The Security Belt has accused Hadi's backers of allowing Islamists into their ranks and of supporting the Muslim Brotherhood.

"In the past, half-measures helped de-escalate simmering tensions in the south," Crisis Group said.

But "today's circumstances require robust diplomatic intervention from the UN, Saudi Arabia and the United Arab Emirates to avoid the worst and help forge a durable solution."

International Committee of the Red Cross Yemen Chief Franz Rauchenstein tweeted that all sides should spare "civilians and residential areas from confrontations".

The Saudi-led military coalition intervened in Yemen in 2015 to back the government against the Houthis, who are backed by Riyadh's regional rival Iran.

The Houthis had overrun large parts of northern and western Yemen, including the capital Sanaa, which they still control.

On Thursday, Hadi's government urged Saudi Arabia and the UAE to put pressure on the Security Belt to avoid a military escalation in Aden.

Yemen's Deputy Foreign Minister Mohammad Al-Hadhrami tweeted Saturday that actions by the separatist Southern Transitional Council in Aden were "a coup against the legitimate institutions of the state".

"It was those institutions that the (Saudi-led) coalition came to restore and support after the Houthi coup in 2014," he wrote.

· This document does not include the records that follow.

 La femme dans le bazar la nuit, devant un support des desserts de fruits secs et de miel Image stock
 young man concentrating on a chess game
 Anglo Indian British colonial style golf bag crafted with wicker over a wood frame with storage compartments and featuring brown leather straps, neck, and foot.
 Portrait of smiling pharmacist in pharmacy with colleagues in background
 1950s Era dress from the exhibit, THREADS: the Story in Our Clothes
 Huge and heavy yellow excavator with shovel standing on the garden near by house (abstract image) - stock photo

UAE Foreign Minister Abdullah bin Zayed Al-Nahyan expressed "deep concern" on Saturday over the violence in Aden and called for a "de-escalation".

He "called for a responsible and serious dialogue to end the differences... while maintaining security and stability," the official Emirati news agency reported.

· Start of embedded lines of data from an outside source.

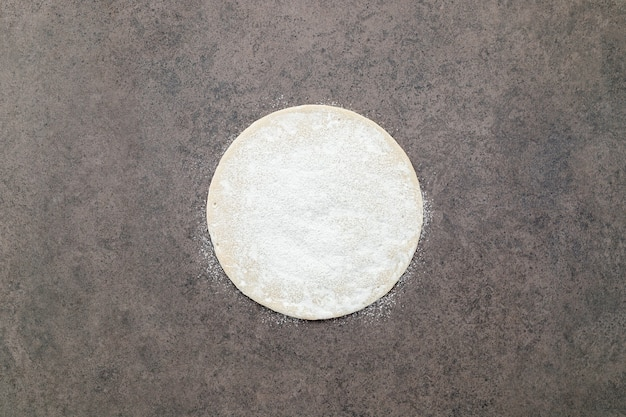 Thin homemade pizza dough with scattered wheat flour on dark concrete background.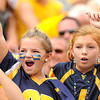 WVU fans cheer during the Friends of Coal Bowl game Saturday in Morgantown.<br /> Rick Barbero/The Register-Herald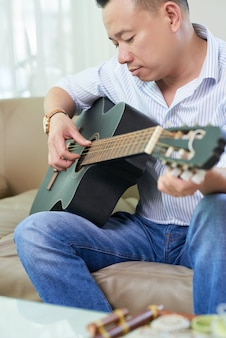 Man studying to play guitar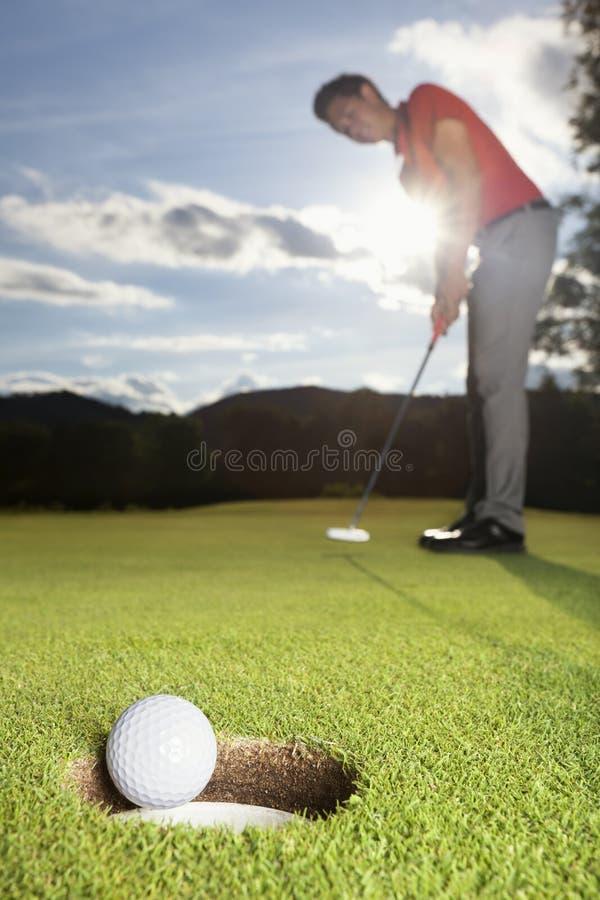 Giocatore di golf che mette sfera nella tazza. fotografia stock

He said the UAE was "exerting all efforts to calm and de-escalate the situation in Aden", adding that the two camps should focus their efforts on fighting the Huthis instead of each other.

He also called on the UN's Yemen envoy Martin Griffiths "to make all possible efforts to end the escalation in Aden".

'Attacks on civilians'

The latest upsurge in fighting flared on Wednesday during the funeral of a senior Security Belt commander killed earlier this month in a drone and missile attack on a training camp west of Aden.

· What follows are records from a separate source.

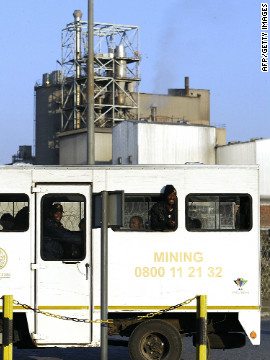 Miners arrive at the Marikana mine on August 21 after owners Lonmin gave striking workers until 0500 GMT to return to their jobs or face dismissal. 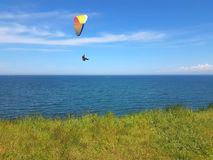 Paraglider near cliff along baltic sea coastline. Adult paraglider near cliff along baltic sea coastline and green meadow wheat field at Boltenhagen Coast royalty free stock images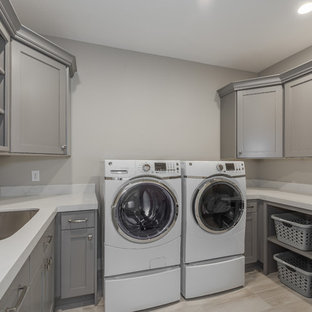 Dedicated laundry room - large craftsman u-shaped beige floor dedicated laundry room idea in Salt Lake City with an undermount sink, recessed-panel cabinets, gray cabinets and gray walls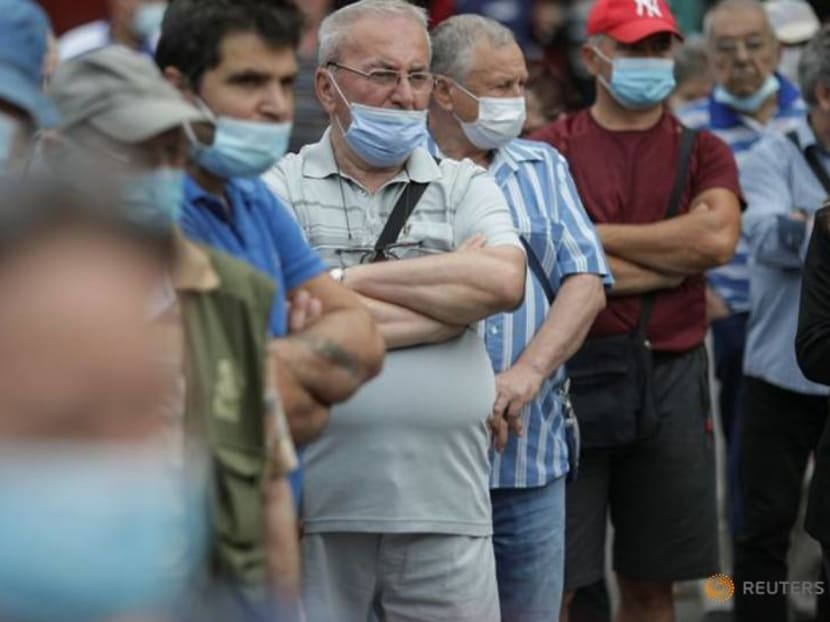 Romanians queue for COVID-19 vaccine and free barbecue at bustling market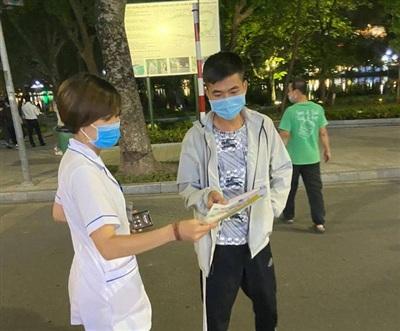 Cán bộ y tế tuyên truyền, nhắc nhở hàng chục người dân nâng cao ý thức phòng chống dịch.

The commander was among 36 people killed - many of them newly graduated cadets -- in the aerial attack, claimed by the Huthis.

But the separatist STC accused the Islamist Al-Islah party of having killed the commander.

The UN human rights office later accused the Security Belt force of "reportedly carrying out and enabling retaliatory attacks against civilians" from northern Yemen.

Griffiths wrote on Twitter on Wednesday that he was "alarmed by the military escalations in Aden".

The fighting has left at least 18 dead and scores wounded, medics and security sources have said.

On Friday, Doctors Without Borders (MSF) tweeted that it had treated 75 people in one of its hospitals in Aden since Thursday night.

Since 2015, fighting between the Houthis and Yemeni loyalists backed by the Saudi-led coalition has killed tens of thousands of people, mostly civilians, aid agencies say.

The conflict has also forced some 3.3 million people from their homes, according to the UN.

It says over 24 million people, some 80 percent of the population, need humanitarian aid.